Enfin les chats, assez rares, occupent une place bien à eux. On juge l'animal utile : il chasse les souris ; mais voleur et, en somme, indomptable. A la différence du chien le chat, ñayo, ne reçoit pas de nom individuel. On ne parle pas d'acheter un chat, on y « épouse » : au seul mot d'achat, l'animal, offensé, quitterait le logis car (lui fait-on dire), « nul n'a jamais pu se vanter d'avoir acheté ma mère ni mon père ». La formule correcte est donc : « J'ai payé la dot du chat », furu ñayo. Le montant même de la « dot » est invariable : quatre colas. Un jeune homme non marié évitera de caresser un chat : qu'un poil de l'animal demeure sur son vêtement, aucune femme, assure-t-on, ne voudrait plus de lui. Une femme enceinte tiendra, elle aussi, le chat à l'écart : si l'animal se frottait à elle, l'enfant à naître s'annoncerait « voleur comme un chat ».

Notes
1. Voir plus loin, IIIe partie.

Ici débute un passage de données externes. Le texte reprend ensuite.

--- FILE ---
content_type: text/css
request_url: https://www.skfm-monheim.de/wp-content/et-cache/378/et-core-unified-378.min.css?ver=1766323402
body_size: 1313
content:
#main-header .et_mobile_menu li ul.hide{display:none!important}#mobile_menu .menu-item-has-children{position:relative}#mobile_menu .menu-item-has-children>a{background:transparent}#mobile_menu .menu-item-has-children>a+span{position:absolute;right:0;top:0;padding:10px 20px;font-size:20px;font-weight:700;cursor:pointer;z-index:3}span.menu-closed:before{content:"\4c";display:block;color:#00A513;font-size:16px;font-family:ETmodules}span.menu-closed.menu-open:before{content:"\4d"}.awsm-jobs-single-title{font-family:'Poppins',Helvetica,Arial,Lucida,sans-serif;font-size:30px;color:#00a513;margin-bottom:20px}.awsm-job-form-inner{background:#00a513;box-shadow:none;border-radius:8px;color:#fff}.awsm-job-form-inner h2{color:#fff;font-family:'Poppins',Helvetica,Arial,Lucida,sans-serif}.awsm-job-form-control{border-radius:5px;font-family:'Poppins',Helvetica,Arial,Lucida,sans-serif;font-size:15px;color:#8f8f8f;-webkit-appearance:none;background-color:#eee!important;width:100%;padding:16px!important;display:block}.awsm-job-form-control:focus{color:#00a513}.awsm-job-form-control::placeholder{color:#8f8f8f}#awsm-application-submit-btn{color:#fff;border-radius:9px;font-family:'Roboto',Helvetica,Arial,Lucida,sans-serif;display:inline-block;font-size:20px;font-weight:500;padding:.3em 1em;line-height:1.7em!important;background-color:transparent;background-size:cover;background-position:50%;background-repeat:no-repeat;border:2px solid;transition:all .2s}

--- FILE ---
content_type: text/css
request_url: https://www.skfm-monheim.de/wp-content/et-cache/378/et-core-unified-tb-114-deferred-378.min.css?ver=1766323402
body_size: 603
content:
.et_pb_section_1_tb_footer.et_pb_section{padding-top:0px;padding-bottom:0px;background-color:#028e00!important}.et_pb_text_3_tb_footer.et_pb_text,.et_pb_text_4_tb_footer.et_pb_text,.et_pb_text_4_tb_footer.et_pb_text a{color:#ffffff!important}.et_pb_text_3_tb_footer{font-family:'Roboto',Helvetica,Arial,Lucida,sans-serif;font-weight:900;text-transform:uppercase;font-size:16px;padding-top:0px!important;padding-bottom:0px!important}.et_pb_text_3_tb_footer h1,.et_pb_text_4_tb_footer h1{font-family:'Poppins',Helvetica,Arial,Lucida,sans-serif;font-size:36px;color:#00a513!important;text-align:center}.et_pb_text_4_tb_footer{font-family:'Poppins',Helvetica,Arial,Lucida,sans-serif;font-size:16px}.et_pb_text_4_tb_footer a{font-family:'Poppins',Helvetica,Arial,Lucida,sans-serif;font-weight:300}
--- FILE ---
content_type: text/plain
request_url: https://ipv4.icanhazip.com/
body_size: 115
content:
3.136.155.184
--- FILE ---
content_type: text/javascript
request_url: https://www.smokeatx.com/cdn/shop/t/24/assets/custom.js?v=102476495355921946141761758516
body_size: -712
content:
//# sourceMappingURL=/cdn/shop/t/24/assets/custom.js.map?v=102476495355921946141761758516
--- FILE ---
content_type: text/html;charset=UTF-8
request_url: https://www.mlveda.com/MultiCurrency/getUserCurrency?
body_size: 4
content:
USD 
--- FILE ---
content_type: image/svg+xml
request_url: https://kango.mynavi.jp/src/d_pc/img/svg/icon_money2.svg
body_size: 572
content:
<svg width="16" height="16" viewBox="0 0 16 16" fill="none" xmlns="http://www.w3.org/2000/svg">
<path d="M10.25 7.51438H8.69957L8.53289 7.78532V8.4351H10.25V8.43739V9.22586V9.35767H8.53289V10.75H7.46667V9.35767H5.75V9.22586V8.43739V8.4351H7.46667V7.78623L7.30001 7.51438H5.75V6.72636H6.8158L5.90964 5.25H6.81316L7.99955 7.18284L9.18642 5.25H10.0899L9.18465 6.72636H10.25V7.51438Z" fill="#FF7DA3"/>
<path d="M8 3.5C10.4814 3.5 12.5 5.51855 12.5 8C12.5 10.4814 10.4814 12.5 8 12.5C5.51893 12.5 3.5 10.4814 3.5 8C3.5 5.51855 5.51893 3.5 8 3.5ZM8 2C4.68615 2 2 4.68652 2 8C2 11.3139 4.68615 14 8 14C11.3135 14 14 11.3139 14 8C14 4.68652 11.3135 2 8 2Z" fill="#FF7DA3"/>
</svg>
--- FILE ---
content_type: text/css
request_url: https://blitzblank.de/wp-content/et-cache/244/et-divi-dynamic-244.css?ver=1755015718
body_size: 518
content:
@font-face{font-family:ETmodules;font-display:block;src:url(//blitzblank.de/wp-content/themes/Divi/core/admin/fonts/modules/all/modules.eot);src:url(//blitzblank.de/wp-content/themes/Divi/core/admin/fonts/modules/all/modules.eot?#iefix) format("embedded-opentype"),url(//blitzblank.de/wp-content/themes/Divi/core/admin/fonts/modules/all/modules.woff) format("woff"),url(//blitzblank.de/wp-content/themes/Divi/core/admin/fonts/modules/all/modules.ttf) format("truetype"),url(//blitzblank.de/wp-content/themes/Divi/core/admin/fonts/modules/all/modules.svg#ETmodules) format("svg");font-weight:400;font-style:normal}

Magie et Sorciers, chasseurs de sorciers.
2. Pièges figurés dans P. Germann, Die Völkerstamme..., pl. 6, fig. 1 à 7 ; et dans G. Schwab, op. cit., pp. 77-80.
3. Les choses ont-elles changé depuis 1913 où le Dr. Neel trouve les « villages malpropres. On y foule une boue épaisse mélangée aux déjections du bétail. » Dr. H. Neel, op. cit. Nous n'avons au cours de deux séjours rencontré qu'un seul village vraiment sale, connu pour tel dans toute la région et jugé très sévèrement par ses voisins.